## Written instruction:
Quote every one of the records below word for word, leaving nothing out and changing nothing.

## Entries provided:
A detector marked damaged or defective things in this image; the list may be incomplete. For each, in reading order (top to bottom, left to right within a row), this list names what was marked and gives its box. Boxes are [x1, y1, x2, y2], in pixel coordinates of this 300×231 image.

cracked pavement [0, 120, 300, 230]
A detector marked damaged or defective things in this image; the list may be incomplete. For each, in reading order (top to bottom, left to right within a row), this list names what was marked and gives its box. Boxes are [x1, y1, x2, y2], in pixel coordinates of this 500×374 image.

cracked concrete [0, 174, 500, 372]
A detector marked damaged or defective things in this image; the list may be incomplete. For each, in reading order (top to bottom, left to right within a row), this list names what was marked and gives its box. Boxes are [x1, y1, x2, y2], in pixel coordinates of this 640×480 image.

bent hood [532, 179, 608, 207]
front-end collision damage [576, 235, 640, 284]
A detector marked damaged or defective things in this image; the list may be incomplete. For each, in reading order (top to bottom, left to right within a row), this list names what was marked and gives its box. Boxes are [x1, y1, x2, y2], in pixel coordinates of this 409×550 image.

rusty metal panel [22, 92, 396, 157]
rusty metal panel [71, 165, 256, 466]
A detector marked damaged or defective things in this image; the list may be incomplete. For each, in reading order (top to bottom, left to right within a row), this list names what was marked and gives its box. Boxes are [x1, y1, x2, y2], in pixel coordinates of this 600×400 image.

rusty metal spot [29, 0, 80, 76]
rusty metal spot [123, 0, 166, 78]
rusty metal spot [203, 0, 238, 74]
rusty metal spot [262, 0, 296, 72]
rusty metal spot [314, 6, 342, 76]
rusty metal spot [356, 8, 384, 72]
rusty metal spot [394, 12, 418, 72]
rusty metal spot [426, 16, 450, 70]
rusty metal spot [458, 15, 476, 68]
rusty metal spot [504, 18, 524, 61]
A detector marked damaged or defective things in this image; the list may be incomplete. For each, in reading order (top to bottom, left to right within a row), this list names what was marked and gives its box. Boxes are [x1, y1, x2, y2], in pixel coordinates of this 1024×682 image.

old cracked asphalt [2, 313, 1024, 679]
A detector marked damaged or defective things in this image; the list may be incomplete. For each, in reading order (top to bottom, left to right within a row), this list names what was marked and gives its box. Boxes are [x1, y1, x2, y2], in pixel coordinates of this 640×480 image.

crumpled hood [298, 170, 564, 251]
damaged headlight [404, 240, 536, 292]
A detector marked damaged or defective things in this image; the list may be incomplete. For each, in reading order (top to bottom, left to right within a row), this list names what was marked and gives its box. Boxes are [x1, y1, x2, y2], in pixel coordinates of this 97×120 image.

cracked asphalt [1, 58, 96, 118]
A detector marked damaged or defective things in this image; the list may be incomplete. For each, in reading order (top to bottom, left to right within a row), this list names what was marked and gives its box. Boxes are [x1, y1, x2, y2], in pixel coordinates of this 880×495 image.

## Written answer:
A detector marked damaged or defective things in this image; the list may be incomplete. For each, in reading order (top to bottom, left to right within a row), this list names what was marked and gives its box. Boxes are [x1, y1, x2, y2], in pixel coordinates of this 300×231 image.

cracked pavement [0, 120, 300, 230]
A detector marked damaged or defective things in this image; the list may be incomplete. For each, in reading order (top to bottom, left to right within a row), this list names what was marked and gives its box. Boxes are [x1, y1, x2, y2], in pixel coordinates of this 500×374 image.

cracked concrete [0, 174, 500, 372]
A detector marked damaged or defective things in this image; the list may be incomplete. For each, in reading order (top to bottom, left to right within a row), this list names what was marked and gives its box. Boxes are [x1, y1, x2, y2], in pixel coordinates of this 640×480 image.

bent hood [532, 179, 608, 207]
front-end collision damage [576, 235, 640, 284]
A detector marked damaged or defective things in this image; the list may be incomplete. For each, in reading order (top to bottom, left to right within a row), this list names what was marked and gives its box. Boxes are [x1, y1, x2, y2], in pixel coordinates of this 409×550 image.

rusty metal panel [22, 92, 396, 157]
rusty metal panel [71, 165, 256, 466]
A detector marked damaged or defective things in this image; the list may be incomplete. For each, in reading order (top to bottom, left to right within a row), this list names what was marked and gives its box. Boxes are [x1, y1, x2, y2], in pixel coordinates of this 600×400 image.

rusty metal spot [29, 0, 80, 76]
rusty metal spot [123, 0, 166, 78]
rusty metal spot [203, 0, 238, 74]
rusty metal spot [262, 0, 296, 72]
rusty metal spot [314, 6, 342, 76]
rusty metal spot [356, 8, 384, 72]
rusty metal spot [394, 12, 418, 72]
rusty metal spot [426, 16, 450, 70]
rusty metal spot [458, 15, 476, 68]
rusty metal spot [504, 18, 524, 61]
A detector marked damaged or defective things in this image; the list may be incomplete. For each, in reading order (top to bottom, left to right within a row), this list names what was marked and gives its box. Boxes are [x1, y1, x2, y2], in pixel coordinates of this 1024×682 image.

old cracked asphalt [2, 313, 1024, 679]
A detector marked damaged or defective things in this image; the list may be incomplete. For each, in reading order (top to bottom, left to right within a row), this list names what was marked and gives its box. Boxes are [x1, y1, x2, y2], in pixel coordinates of this 640×480 image.

crumpled hood [298, 170, 564, 251]
damaged headlight [404, 240, 536, 292]
A detector marked damaged or defective things in this image; the list may be incomplete. For each, in reading order (top to bottom, left to right within a row), this list names what was marked and gives its box. Boxes are [x1, y1, x2, y2], in pixel coordinates of this 97×120 image.

cracked asphalt [1, 58, 96, 118]
A detector marked damaged or defective things in this image; the list may be incomplete. For each, in reading order (top to bottom, left to right within a row), this list names what was marked and gives its box. Boxes are [x1, y1, x2, y2], in pixel coordinates of this 880×495 image.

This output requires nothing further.